Burn-out : les obligations de l’employeur, et ce qui ne compte pas

⏱ Temps de lecture : 8 min
ℹ️ En résumé : L’employeur doit protéger la santé physique et mentale de ses salariés, au titre de l’article L.4121-1 du code du travail. Cinq obligations concrètes en découlent : évaluer les risques psychosociaux et les inscrire au DUERP, planifier des actions de prévention, désigner un salarié compétent en prévention, prévenir le harcèlement moral, informer et former. Chacune se démontre par un écrit. En droit, ce qui compte n’est pas qu’un salarié soit tombé, mais ce que l’entreprise a mis en place et peut prouver.

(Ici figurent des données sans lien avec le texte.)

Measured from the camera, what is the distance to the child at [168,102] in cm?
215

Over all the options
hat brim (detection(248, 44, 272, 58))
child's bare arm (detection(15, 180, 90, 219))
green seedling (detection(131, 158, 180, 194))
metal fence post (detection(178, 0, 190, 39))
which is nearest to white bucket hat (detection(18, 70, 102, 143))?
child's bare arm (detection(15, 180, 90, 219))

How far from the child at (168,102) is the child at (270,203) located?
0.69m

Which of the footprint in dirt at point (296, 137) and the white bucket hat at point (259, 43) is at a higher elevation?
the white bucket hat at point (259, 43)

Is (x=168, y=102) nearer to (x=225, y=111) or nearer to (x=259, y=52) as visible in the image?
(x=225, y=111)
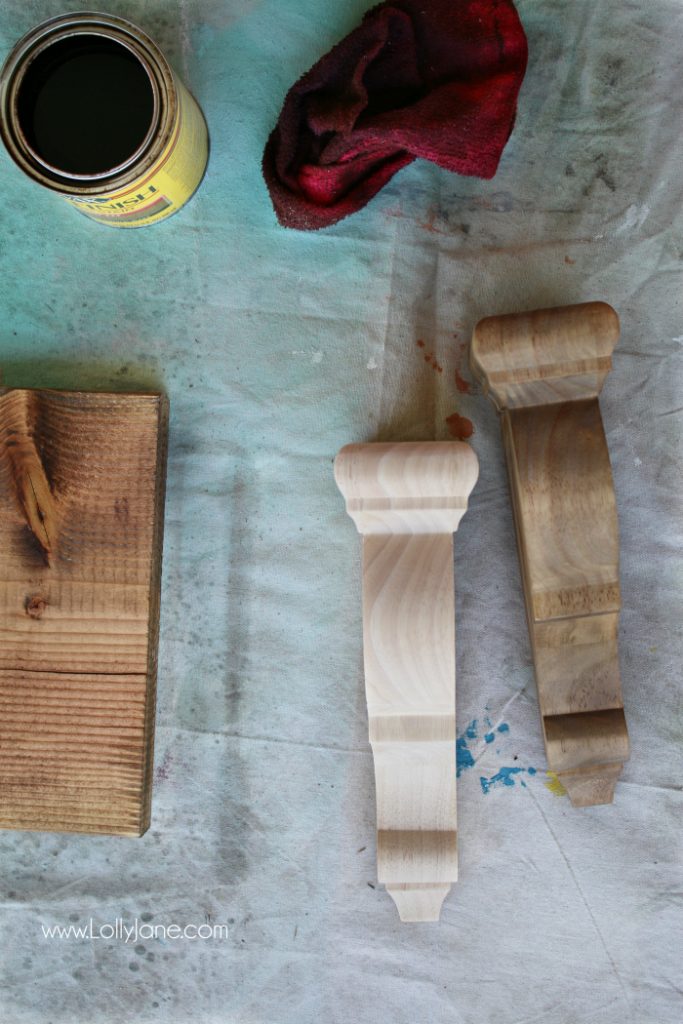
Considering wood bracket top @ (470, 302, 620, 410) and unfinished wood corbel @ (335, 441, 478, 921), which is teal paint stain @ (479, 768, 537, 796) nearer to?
unfinished wood corbel @ (335, 441, 478, 921)

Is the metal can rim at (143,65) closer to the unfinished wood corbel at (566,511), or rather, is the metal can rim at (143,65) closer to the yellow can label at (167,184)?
the yellow can label at (167,184)

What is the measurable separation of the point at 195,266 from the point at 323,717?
16.8 inches

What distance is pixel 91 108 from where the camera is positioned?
61cm

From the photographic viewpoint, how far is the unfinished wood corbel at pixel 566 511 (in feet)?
2.03

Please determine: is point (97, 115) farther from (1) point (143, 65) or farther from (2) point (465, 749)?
(2) point (465, 749)

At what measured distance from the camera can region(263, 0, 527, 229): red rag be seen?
2.08 ft

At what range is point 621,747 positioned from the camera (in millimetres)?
643

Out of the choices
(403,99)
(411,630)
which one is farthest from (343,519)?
(403,99)

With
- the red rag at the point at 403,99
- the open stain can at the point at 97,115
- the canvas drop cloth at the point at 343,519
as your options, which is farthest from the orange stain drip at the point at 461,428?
the open stain can at the point at 97,115

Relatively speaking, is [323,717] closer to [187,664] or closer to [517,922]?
[187,664]

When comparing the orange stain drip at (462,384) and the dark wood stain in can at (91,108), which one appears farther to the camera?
the orange stain drip at (462,384)

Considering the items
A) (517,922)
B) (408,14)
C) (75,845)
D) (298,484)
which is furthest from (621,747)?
(408,14)

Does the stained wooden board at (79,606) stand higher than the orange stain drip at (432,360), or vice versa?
the orange stain drip at (432,360)

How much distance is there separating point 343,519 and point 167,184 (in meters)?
0.32
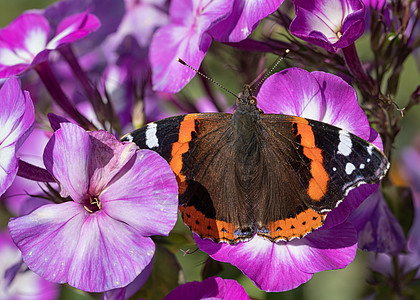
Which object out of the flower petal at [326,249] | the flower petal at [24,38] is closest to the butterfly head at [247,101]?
the flower petal at [326,249]

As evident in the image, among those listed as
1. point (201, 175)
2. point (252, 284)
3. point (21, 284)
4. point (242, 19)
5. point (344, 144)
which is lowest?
point (21, 284)

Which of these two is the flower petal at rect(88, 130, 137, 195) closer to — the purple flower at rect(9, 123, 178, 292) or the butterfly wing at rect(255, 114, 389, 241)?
the purple flower at rect(9, 123, 178, 292)

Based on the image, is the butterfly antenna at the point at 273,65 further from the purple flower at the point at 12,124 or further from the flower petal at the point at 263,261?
the purple flower at the point at 12,124

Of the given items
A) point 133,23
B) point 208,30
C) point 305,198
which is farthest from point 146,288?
point 133,23

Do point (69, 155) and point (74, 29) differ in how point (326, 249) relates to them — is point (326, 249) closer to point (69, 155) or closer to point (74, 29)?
point (69, 155)

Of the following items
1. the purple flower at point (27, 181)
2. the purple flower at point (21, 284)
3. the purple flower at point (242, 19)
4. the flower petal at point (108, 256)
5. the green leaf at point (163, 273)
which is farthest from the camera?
the purple flower at point (21, 284)

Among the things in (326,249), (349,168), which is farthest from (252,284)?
(349,168)
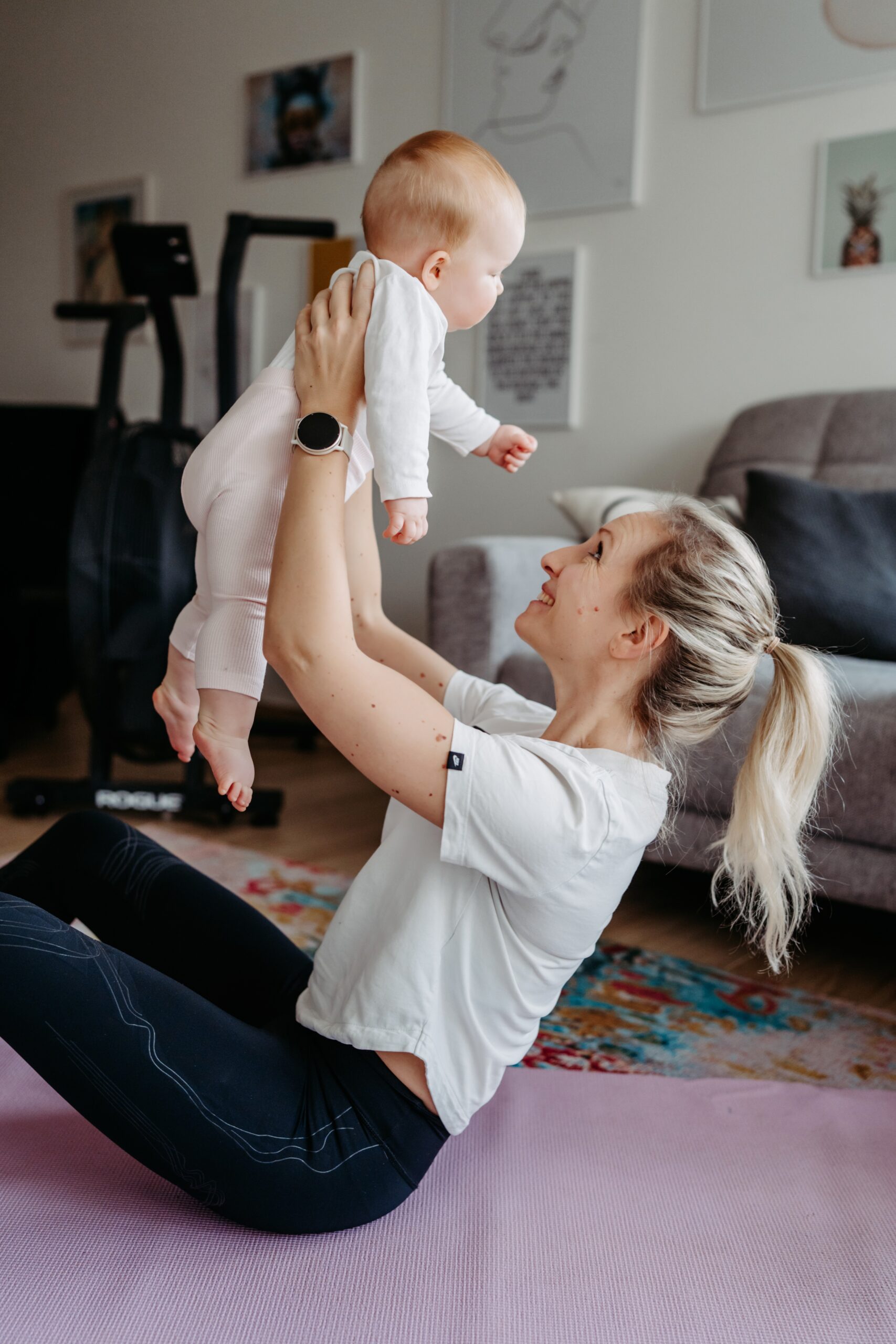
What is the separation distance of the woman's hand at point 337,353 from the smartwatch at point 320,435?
0.04ft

Nous entendons la même phrase dans presque toutes nos formations, prononcée par un dirigeant ou une DRH : « Concrètement, qu’est-ce qu’on attend de nous ? » La question est bonne, et la réponse tient dans une poignée d’articles du code du travail, plus lisibles qu’on ne le croit.

Cet article les reprend un par un, textes en main, du côté de l’employeur. Il complète notre guide du burn-out au travail et son volet arrêt de travail, écrit du côté du salarié.

Quelle est l’obligation de l’employeur en matière de risques psychosociaux ?

L’employeur doit prendre les mesures nécessaires pour assurer la sécurité et protéger la santé physique et mentale des travailleurs. La formule vient de l’article L.4121-1 du code du travail, et le mot « mentale » y figure noir sur blanc. Aucun texte ne parle du burn-out en particulier, et il n’en faut pas : la santé psychique entre dans le champ de l’obligation générale.

Trois familles de mesures sont exigées par ce même article : des actions de prévention des risques professionnels, des actions d’information et de formation, et la mise en place d’une organisation et de moyens adaptés. L’employeur doit en outre adapter ces mesures aux changements de circonstances.

📖 Définition
Obligation de moyens renforcée
Depuis l’arrêt Air France du 25 novembre 2015, la Cour de cassation juge que « ne méconnaît pas l’obligation légale lui imposant de prendre les mesures nécessaires pour assurer la sécurité et protéger la santé physique et mentale des travailleurs, l’employeur qui justifie avoir pris toutes les mesures prévues par les articles L.4121-1 et L.4121-2 du code du travail ». La responsabilité de l’entreprise s’apprécie donc au regard de ce qu’elle a mis en place, et c’est à elle de le démontrer.
Cour de cassation, chambre sociale, 25 novembre 2015, pourvoi n° 14-24.444, publié au bulletin

Cette nuance change tout pour une direction. La question posée par un juge ne sera jamais « un salarié est-il tombé ? », mais « qu’avez-vous mis en place, et pouvez-vous le prouver ? ». La traçabilité vaut donc autant que l’action elle-même, et c’est une bonne nouvelle pour les entreprises qui agissent.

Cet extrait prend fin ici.